治療抵抗性統合失調症とは何か
概要
治療抵抗性統合失調症(TRS)は、標準的な抗精神病薬で十分に効果が得られない重症の統合失調症です。幻覚や妄想といった陽性症状や、社会的引きこもりや無関心といった陰性症状が、適切な用量・期間の薬物治療を受けても持続します。認知機能障害や日常生活の障害、生活の質の低下も伴うことがあります。
罹患率と原因
統合失調症患者の約30%がTRSと診断され、治療が難しいとされています。

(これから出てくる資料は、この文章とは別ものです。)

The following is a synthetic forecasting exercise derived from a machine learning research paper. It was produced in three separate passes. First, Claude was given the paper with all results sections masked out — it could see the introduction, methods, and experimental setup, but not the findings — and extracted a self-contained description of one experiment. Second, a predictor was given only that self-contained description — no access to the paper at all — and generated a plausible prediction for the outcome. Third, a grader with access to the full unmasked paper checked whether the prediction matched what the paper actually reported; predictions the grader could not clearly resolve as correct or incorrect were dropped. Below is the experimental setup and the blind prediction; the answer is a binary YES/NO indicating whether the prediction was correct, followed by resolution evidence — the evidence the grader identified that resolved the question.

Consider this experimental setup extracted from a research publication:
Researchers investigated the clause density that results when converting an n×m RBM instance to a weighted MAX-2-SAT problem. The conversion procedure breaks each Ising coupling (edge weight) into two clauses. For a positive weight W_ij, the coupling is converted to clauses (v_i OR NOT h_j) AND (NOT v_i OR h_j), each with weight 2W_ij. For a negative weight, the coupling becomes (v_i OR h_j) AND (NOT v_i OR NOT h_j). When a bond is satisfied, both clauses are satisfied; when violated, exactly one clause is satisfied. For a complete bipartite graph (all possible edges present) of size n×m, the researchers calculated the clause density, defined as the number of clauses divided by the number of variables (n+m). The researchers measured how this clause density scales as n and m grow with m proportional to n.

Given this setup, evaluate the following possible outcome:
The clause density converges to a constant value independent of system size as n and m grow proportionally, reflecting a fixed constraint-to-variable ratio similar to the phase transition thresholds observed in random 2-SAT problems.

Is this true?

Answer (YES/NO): NO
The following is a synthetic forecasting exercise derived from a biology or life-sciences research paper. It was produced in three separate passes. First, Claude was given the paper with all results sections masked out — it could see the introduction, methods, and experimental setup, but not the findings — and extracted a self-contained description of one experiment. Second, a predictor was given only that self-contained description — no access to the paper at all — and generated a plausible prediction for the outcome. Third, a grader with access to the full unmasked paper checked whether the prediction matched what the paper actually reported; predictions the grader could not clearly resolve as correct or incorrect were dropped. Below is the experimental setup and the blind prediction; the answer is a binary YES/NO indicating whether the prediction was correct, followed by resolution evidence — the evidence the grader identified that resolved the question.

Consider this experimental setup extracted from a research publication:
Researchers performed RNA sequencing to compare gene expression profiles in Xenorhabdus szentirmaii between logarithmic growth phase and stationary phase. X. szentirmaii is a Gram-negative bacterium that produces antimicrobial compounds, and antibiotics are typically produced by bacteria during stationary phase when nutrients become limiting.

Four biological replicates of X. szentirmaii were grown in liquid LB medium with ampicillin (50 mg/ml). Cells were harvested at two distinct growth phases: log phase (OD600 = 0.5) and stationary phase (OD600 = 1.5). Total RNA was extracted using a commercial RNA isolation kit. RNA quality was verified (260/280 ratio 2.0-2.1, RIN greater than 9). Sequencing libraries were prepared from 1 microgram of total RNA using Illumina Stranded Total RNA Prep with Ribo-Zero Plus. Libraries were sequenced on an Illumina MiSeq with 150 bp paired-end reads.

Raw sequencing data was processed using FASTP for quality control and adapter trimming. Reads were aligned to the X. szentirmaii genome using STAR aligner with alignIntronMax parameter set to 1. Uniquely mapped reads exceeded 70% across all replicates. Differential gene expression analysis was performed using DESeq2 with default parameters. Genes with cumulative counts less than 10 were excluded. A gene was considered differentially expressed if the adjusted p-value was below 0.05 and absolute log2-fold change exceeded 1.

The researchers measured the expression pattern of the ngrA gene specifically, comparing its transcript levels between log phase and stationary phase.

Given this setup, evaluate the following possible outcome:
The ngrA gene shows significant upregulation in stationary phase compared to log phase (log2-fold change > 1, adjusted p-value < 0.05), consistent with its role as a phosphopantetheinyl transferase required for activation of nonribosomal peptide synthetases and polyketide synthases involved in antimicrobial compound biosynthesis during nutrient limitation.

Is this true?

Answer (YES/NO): YES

遺伝的要因、病気の慢性化、薬物乱用、服薬遵守の欠如、治療戦略の不適切さなどが抵抗性の背景にあります。
治療アプローチ
TRSに対しては以下のような多様な方法が検討されます。
1. 抗精神病薬の最適化
用量の増量や、作用機序が異なる別の抗精神病薬への切替えを行います。
2. 複合療法
抗精神病薬の併用や、抗うつ薬・気分安定薬などを追加して効果を高めます。
3. クロザピン
クロザピンはTRSに対するゴールドスタンダードとされ、高い有効性が期待されますが、好中球減少症・無顆粒球症・痙攣などの副作用リスクが高く、血液検査による厳格なモニタリングが必要です。
4. 長時間作用型注射薬
長時間作用型の注射製剤は服薬遵守を助け、症状改善に寄与することがあります。
5. 電気けいれん療法(ECT)
全身麻酔下で脳に電気刺激を与えるECTは、薬剤が効果を示さない場合や症状が急激に悪化した際に安全かつ有効な選択肢です。
6. 補助的心理社会的介入
包括的な心理社会的支援は、治療への取り組みを促進し、機能回復や生活の質向上に役立ちます。
多職種チームによる包括的ケア
TRSの管理には精神科医、臨床心理士、ソーシャルワーカーなど複数の専門職が連携し、患者一人ひとりに合わせた治療計画を策定します。定期的な経過観察と長期的な管理戦略が、症状の安定化と生活の質向上に不可欠です。